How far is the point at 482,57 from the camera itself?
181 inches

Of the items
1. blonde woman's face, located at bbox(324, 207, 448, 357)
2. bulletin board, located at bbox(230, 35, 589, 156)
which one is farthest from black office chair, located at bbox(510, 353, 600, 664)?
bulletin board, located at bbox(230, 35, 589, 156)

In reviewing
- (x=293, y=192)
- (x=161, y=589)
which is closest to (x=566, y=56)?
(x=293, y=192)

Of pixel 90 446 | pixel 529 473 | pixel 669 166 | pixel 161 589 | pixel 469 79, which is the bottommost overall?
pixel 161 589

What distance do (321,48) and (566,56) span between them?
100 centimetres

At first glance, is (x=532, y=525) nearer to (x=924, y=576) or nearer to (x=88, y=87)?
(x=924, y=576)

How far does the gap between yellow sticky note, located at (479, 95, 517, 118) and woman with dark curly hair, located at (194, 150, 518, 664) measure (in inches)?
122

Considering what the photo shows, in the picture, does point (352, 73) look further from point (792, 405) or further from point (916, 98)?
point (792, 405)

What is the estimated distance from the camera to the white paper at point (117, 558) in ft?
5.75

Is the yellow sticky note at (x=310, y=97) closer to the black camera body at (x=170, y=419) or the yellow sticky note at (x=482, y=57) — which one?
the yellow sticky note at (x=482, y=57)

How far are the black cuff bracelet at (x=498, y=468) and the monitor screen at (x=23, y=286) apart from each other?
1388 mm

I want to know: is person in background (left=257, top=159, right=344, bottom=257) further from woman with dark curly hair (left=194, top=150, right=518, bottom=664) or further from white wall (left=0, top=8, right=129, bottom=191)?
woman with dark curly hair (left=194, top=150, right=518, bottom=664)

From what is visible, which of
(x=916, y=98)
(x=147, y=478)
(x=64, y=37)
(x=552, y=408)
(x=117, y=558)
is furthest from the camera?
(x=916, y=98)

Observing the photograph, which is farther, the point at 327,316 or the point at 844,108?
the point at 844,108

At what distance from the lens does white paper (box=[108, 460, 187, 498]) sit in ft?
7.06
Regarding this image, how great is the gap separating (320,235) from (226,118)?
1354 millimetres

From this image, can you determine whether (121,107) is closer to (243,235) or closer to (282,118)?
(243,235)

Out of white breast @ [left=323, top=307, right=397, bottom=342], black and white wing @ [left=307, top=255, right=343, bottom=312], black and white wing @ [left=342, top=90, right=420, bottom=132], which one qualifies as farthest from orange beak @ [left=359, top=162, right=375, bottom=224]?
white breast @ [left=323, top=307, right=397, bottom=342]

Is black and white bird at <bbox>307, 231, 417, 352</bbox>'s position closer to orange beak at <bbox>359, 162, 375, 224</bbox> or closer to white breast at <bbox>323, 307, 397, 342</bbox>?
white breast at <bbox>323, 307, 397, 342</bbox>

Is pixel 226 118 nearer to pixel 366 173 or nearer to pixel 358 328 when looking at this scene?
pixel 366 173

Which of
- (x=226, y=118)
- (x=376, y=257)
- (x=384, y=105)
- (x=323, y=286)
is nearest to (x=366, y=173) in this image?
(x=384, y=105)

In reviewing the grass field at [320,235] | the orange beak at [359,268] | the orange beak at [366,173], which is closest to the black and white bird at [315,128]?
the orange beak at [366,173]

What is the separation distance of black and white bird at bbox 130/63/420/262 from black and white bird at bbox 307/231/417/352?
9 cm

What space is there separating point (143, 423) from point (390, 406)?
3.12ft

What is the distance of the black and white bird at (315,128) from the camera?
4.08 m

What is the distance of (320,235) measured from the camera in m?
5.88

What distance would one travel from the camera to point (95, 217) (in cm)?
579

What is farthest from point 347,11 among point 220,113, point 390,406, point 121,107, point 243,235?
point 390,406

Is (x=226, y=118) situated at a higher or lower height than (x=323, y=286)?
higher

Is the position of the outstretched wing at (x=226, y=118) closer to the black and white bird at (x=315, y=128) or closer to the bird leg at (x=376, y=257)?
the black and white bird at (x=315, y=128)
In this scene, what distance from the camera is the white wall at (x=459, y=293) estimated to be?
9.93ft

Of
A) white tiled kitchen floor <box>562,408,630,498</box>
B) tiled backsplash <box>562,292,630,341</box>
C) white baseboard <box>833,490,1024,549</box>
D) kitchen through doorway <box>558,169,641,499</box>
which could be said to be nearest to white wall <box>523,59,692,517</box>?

────────────────────────────────────────

◆ Goal of the exercise ◆
Every line from the one containing "What is the distance of the" through the end of the data must be repeated exactly, and no other line.

◆ Finished exercise ◆
What is the distance of the black and white bird at (315,128) from the camera?
4.08 m

What is the distance of (320,235) measured from the camera in m?
5.88

What distance would one travel from the camera to point (95, 217) (in cm)?
579

What is farthest from point 347,11 among point 220,113, point 390,406, point 121,107, point 243,235?
point 390,406

Is (x=226, y=118) situated at a higher or lower height than (x=323, y=286)?
higher

Is the position of the outstretched wing at (x=226, y=118) closer to the black and white bird at (x=315, y=128) or closer to the bird leg at (x=376, y=257)?
the black and white bird at (x=315, y=128)
In this scene, what distance from the camera is the white wall at (x=459, y=293) estimated to be?
9.93ft

Of
A) white tiled kitchen floor <box>562,408,630,498</box>
B) tiled backsplash <box>562,292,630,341</box>
C) white baseboard <box>833,490,1024,549</box>
D) kitchen through doorway <box>558,169,641,499</box>
which could be said to be nearest to white wall <box>523,59,692,517</box>?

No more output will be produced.